### REQUIREMENT 1:
In the article on Lebanon's beach prices, why are even the less expensive beach resorts likely to stay out of reach for most Lebanese? Explain in one to three sentences.
### REQUIREMENT 2:
Answer these questions from the article on Lebanon's beach prices:
(a) How many beach resorts did L'Orient Today collect entry prices from?
(b) According to the University of Balamand study, how much of Lebanon's shoreline is privatized?
(c) Who heads the Federation of Tourism Syndicates?
### REQUIREMENT 3:
Carry the article on Lebanon's beach prices forward from the point where it stops.

Gold coast — Lebanon’s expensive summer beaches


Gold coast — Lebanon’s expensive summer beaches

The Lancaster Eden Bay Hotel, built directly on Beirut's last remaining public beach in 2018, was seen by many as a symbol of the state's willingness to allow developers to privatize public shorelines. (Credit: Richard Salame/L'Orient Today)

BEIRUT — While the August heat continues to beat down on Lebanon, residents and tourists are flocking to the sea.

As has been the case for decades, much of the choicest coastline is off limits except to paying customers of each of the endless number of private beach resorts that have established themselves — illegally according to public space activists — along the shore. But amid Lebanon’s crisis, have these privatized beaches become more or less affordable?

L’Orient Today collected the current entry prices of 48 beach resorts and found they ranged from LL50,000 (about $1.50 at the parallel market rate) to upwards of LL1.1 million ($35). The average price for a weekend adult entry at the surveyed resorts was about LL340,000 ($10), with a median price of LL300,000 ($9). Many resorts offered discounts for children and slightly lower prices either Monday through Thursday or Monday through Friday. 

A couple resorts said they were in the midst of raising their prices. In 2015, the magazine Executive reported that the average entry fee for a beach club was LL40,000 ($27). In 2019, the magazine estimated the average cost at LL45,000 ($30). Since then, in lira terms, prices have skyrocketed while remaining below their pre-crisis dollar equivalents. Unlike visitors, many if not most Lebanese households do not have access to dollars, however.

With a majority of Lebanon’s population estimated to be in poverty, and a spiraling crisis in the cost of living, even relatively less expensive beach resorts are likely to remain out of reach for most Lebanese.

At least 80 percent of Lebanon’s shoreline is privatized, according to a study by the Institute of the Environment at the University of Balamand, so there are not always many free or accessible choices.

For most Beirutis unable to pay the cost of entrance to a private beach club, for instance, the choice is between the relatively polluted Ramlet al-Baida or to venture to the north or south of the country to go to cleaner public beaches such as those of Sour or Jbeil.

However, free public beaches in Lebanon typically suffer from a lack of investment in cleaning and maintenance, which can discourage potential visitors.

Pierre Achkar, the head of the Federation of Tourism Syndicates, defended the business practices of Lebanon’s resorts. There are low-cost beach options in addition to high-cost luxury resorts, he pointed out.

“Today, people always take the most expensive restaurant and tell you it’s too expensive, and people love to go to the most expensive restaurant,” he told L’Orient Today.

### PROVIDED RECORDS:

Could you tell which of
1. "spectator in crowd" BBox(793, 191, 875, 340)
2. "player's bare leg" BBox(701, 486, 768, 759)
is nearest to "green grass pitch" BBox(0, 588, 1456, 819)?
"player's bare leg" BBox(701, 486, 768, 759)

### TASK RESPONSE 1:
A majority of Lebanon's population is estimated to be in poverty, and the cost of living is in a spiraling crisis. Resort prices in lira have also skyrocketed, and while they remain below their pre-crisis dollar equivalents, many if not most Lebanese households do not have access to dollars.

### TASK RESPONSE 2:
(a) 48 beach resorts.
(b) At least 80 percent.
(c) Pierre Achkar.

### TASK RESPONSE 3:
“If you go to the establishments that are taking LL300,000 and above you see that, truly, there is a level of investment that is much greater than the average. Everything has its price,” he said. More expensive beach resorts tend to have high maintenance costs in order to provide the services they do, justifying the price, according to him.

As for the cost of living crisis in Lebanon, no one is living as they did before the crisis, Achkar said, including himself.

For Mohammad Ayoub, director of Nahnoo, a research and advocacy organization that advocates for preserving public spaces, the price these businesses charge is almost beside the point since they are, he says, illegal under a 1925 law that establishes “the seashore extending to the farthest point that waves reach during winter, as well as sand and gravel beaches” as public property.

“First, your existence is illegal, so you don’t have the right to exist,” he said. “This means you can’t close [access to] it and you can’t get money from the beach.”

The 1925 law has over time been “disfigured” in the words of Nahnoo member and architect Cynthia Bou Aoun, although the beach clubs are still in violation, says Ayoub.

But for Ayoub, the issue goes beyond coastal access alone. He said Lebanon’s government is an outlier in allowing private developers to build right up to, in some cases directly on, the beach.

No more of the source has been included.